William riu-se à gargalhada.
— Não pretendo ir caçar com estes sapatos, garanto-te, Susy. Isto é roupa formal. Tenho um casaco de caça com todos os apetrechos na britschka, que não vai espantar quer a Harebell, quer o Hector, porque é exactamente aquilo com que estão habituados a ver-me.
— Veste-o, então, rogo-te? — exclamou Susy. — Veste-o já!
— Ora, não vou caçar esta noite.
— Não - mas o pai! Ah, querido William, se soubesses o quanto ele detesta adornos, estrangeiros, suíças e britschkas! Ah, querido William, manda embora o senhor francês e a carroça bizarra; corre para a mata e veste a roupa de caça!
— Ah, Susan! — começou William; mas Susan, tendo encontrado coragem suficiente para dar voz às suas queixas, continuou o ataque com um fervor que não admitia qualquer interrupção.
— O pai detesta adornos ainda mais do que a Harebell ou o Hector. Tu conheces as suas ideias rústicas, querido William; acho que recentemente ele tem vindo a detestar mais do que nunca tudo o que parece londrino e ultra-moderno. Nós somos pessoas antiquadas, em Rutheford. Por exemplo, a tua velha amiga, a bonita Mary Arnott, tolera essas futilidades tanto quanto o pai.
— Mary Arnott! Queres dizer a Sra. Giles. Por que me haveria de preocupar com o que ela gosta ou não gosta? — exclamou William, altivamente.
— Quero dizer Mary Arnott, não Sra. Giles, e tu preocupas-te e muito com o que ela gosta ou não gosta — respondeu a irmã, com alguma malícia. — Pobre Mary, quando chegou a semana antes do casamento, sentiu que não conseguia casar-se com o Mestre Jacob Giles; então arranjou maneira de falar com ele a sós e contou-lhe a verdade. Até acredito, embora não tenha nenhum fundamento para o dizer, que ela confessou que não o conseguia amar porque amava outro. O Mestre Giles comportou-se como um homem sensato, e disse ao pai dela que seria muito errado forçar a sua vontade. Ele comportou-se bondosa e sensatamente, já que tentou reconciliar todas as partes, e pôs as coisas em ordem para o casamento que tinha impedido o dele. Naquela altura, o Mestre Arnott não queria nem ouvir falar nisso, e então não te dissemos que o casamento que tomaste como garantido tinha caído. Até há três meses, aquele processo legal odioso ainda estava em andamento, e o Mestre Arnott estava tão violentamente virado contra o pai como sempre. Depois, contudo, ficou doente, e, quando estava às portas da morte, mandou chamar o velho amigo, pediu o seu perdão, e nomeou-o tutor da Mary.
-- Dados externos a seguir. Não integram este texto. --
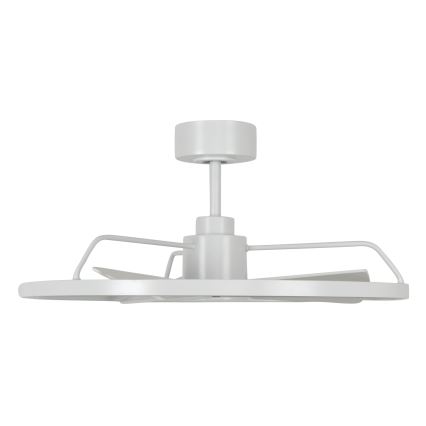 Lucci Air 21612286 - LED Димируем таванен вентилатор CESSNA LED/36W/230V 3000/4000/5000K бял + дистанционно управление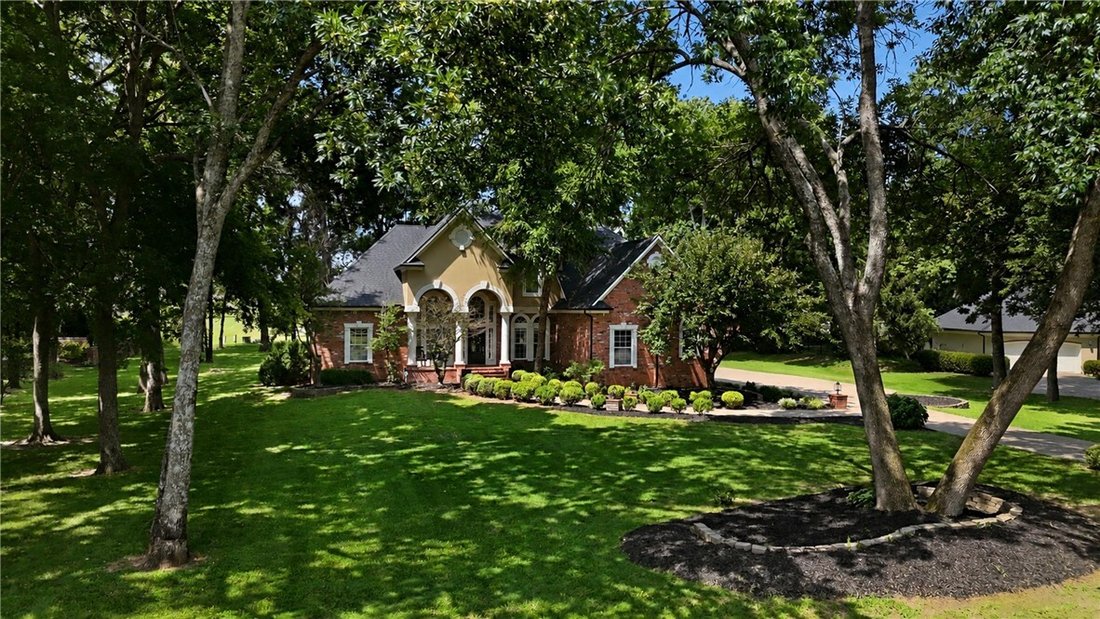 House in Siloam Springs, Arkansas, United States 1 - 18406888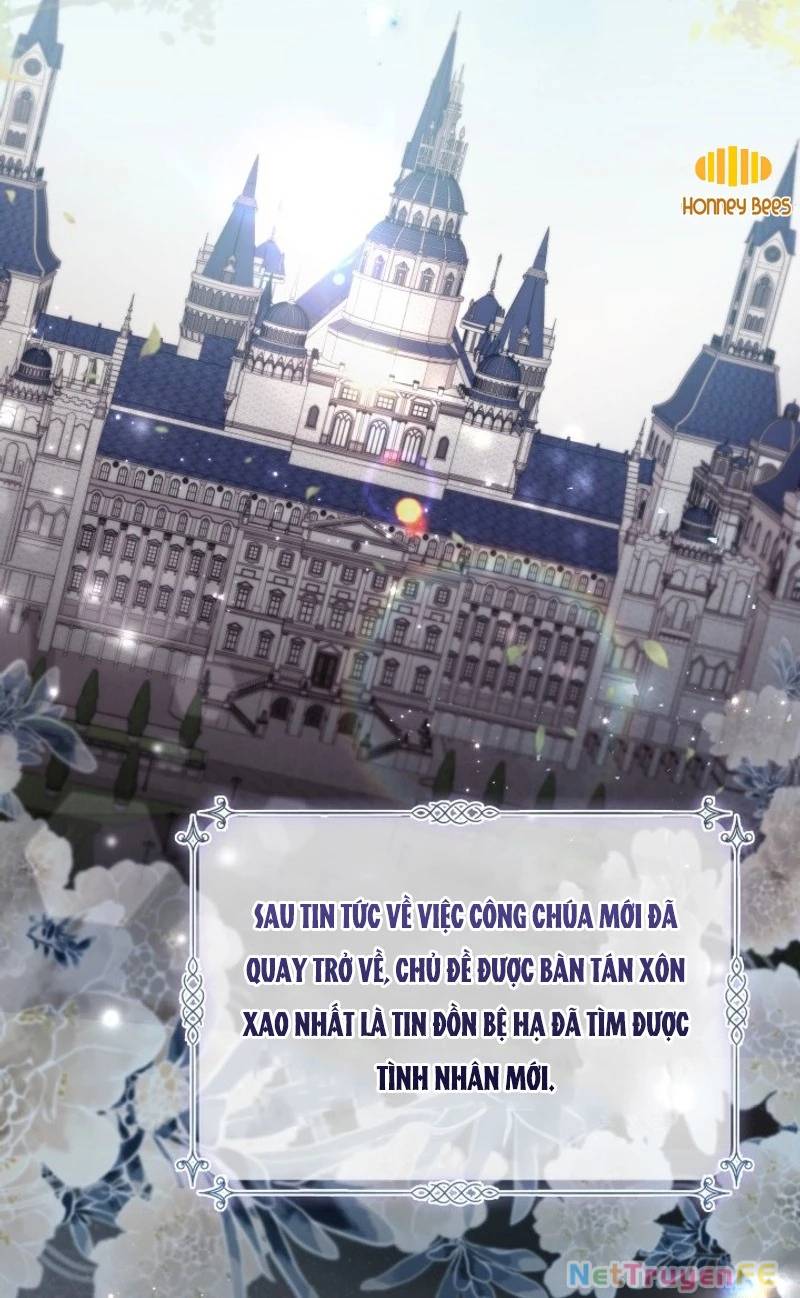 Không Có Nơi Nào Dành Cho Công Chúa Giả Mạo Chương 63 Ảnh 23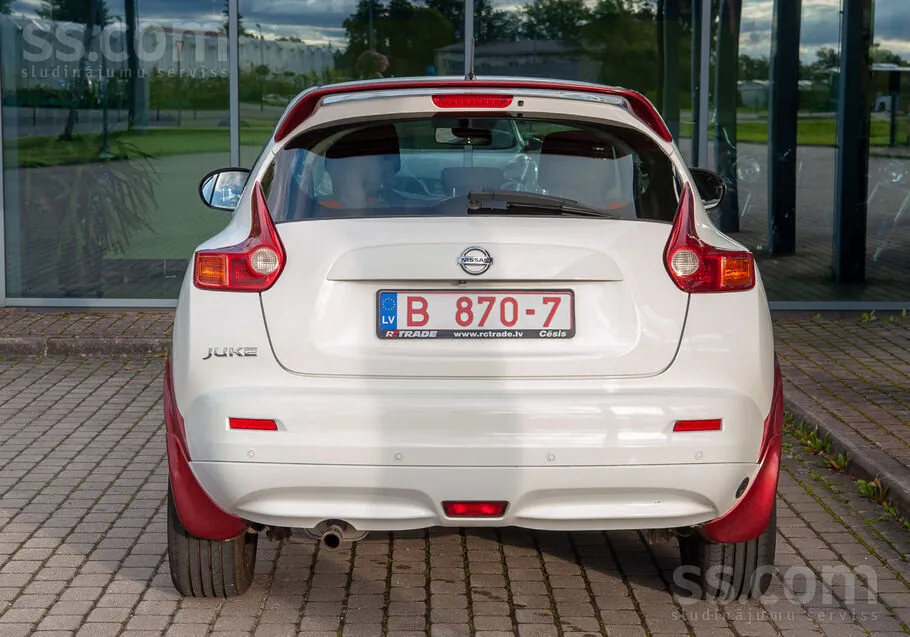 Nissan Juke 2013 photo 5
E lá está ela em casa – não viria encontrar-se contigo – mas lá está ela, na esperança de te encontrar tal como eras quando te foste embora, e a odiar os franceses, as britschkas, os adornos e o cheiro a almíscar, tal como se fosse filha do pai de verdade. Acredita, querido William, sei o que te tem passado pela cabeça, quase tão bem como se os corações fossem cosmoramas e se se conseguisse ver o fundo deles ao ritmo de uma moeda por olhar. Sei que te foste embora por amor a Mary, e que te entregaste aos adornos de Londres na tentativa de a tirares da cabeça, o que resultou em todo este disparate de britschkas, patilhas, coletes e anéis, só para lhe mostrares o pretendente que tinha perdido ao perder-te – foi por isso, não foi? Bem! Não fiques parado a apertar-me a mão, mas vai ter com o teu amigo francês, que arranjou um homem, vejo, para ajudar a levantar a carruagem tombada. Vai e livra-te dele — disse Susan.
— Como? — exclamou William, rindo-se, perplexo.
— Dá-lhe a britschka — respondeu a irmã —, e manda-os embora juntos o mais depressa possível. Vai ser uma despedida magnânima. Depois leva a tua mala até à mata e troca todo este disparate pelo casaco de caça e o resto que lhe pertence; depois volta e deixa-me aparar essas patilhas o mais rente que as tesouras o deixarem, e vamos para a quinta, para alegrar os corações da Harebell, do Hector, do querido pai, e… de outra pessoa. E não há-de ser culpa dessa pessoa se alguma vez voltares a ir para Londres, ou entrares numa britschka, ou usares uma corrente, ou um anel, ou escreveres com tinta azul em papel cor-de-rosa, enquanto viveres. Agora vai e manda o francês embora — acrescentou Susan, a rir —, e caminhemos juntos até casa o irmão e a irmã mais felizes da Cristandade.